* _EXERCISE DIRECTIONS_
In the piece on Stephen King film adaptations, what is the Indian adaptation of IT called, and where did it air?

PROVIDED PASSAGE start

Stephen King’s works have been adapted into movies time and again. While some of his novels were adapted into movies by notable directors, some were adapted by King himself and it goes without saying that there various flops and blockbusters with most of the films belonging to the horror genre. But over the years his work has gone beyond the horror genre and have been adapted to dramas, comedies, and more. Much to my surprise, there is also an Indian adaptation of King’s IT titled Woh which aired on Zee TV in 1998 for 52 episodes.
From the diverse library of Stephen King’s adaptation, here are our picks for the 7 best Stephen King adaptations into movies.
1. The Shawshank Redemption
Out of all Stephen King films, The Shawshank Redemption is one the most watched and widely appreciated films. The film around its theme of empathy, friendship, life, and death delivers what it promises to i.e., a watch-worthy film with an amazing repeat value. There is a simple and eloquent depiction of hope and friendship and redemption that stays with the viewers. Therefore, without a doubt, The Shawshank Redemption has a permanent place in IMDb’s top 20 films with a 9.3/10 rating and 2.4M user votes.
Watch The Shawshank Redemption here.
2. IT: Chapter 1
The IT universe with its two chapters brought back clown fear in audiences. Bill Skarsgård as Pennywise in IT portrays the clown foe with such perfection that it instils fear in viewers with its unpredictable moves and tricks. It’s inhumane, eccentric, and stays with the viewers, so it’s safe to say that IT may leave you with coulrophobia aka fear of clowns. But above and before that, IT is a movie about winning over your fears and facing your deepest emotional and mental fears. The psychological underline to IT‘s horror is what makes this film one of the best Stephen Kings adaptations.

PROVIDED PASSAGE end
LISTING start

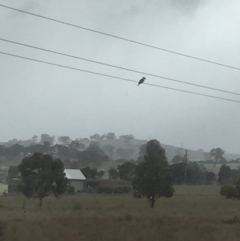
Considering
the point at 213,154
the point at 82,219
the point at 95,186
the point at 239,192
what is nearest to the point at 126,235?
the point at 82,219

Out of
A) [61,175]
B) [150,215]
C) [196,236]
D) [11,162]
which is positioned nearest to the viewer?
[196,236]

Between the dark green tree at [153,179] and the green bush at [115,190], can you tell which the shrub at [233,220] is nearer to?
the dark green tree at [153,179]

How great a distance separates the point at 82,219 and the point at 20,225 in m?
2.92

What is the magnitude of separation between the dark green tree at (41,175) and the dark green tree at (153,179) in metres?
6.07

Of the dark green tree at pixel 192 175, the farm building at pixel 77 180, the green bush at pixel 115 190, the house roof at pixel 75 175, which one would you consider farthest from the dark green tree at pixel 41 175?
the dark green tree at pixel 192 175

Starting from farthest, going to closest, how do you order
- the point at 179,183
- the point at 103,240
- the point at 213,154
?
the point at 213,154 → the point at 179,183 → the point at 103,240

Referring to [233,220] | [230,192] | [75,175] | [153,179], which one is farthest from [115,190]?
[233,220]

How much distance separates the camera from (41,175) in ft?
115

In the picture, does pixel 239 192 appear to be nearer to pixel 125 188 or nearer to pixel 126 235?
pixel 125 188

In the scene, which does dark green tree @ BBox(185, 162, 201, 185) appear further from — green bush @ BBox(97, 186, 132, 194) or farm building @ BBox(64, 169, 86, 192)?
farm building @ BBox(64, 169, 86, 192)

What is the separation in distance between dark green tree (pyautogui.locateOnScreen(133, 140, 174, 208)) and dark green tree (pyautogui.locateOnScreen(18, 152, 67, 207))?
6.07m

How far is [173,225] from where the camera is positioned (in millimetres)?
20156

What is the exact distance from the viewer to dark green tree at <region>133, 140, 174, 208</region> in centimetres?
3356

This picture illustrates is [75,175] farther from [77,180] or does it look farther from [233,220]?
[233,220]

LISTING end

* _IN RESPONSE_
It is called Woh, and it aired on Zee TV in 1998 for 52 episodes.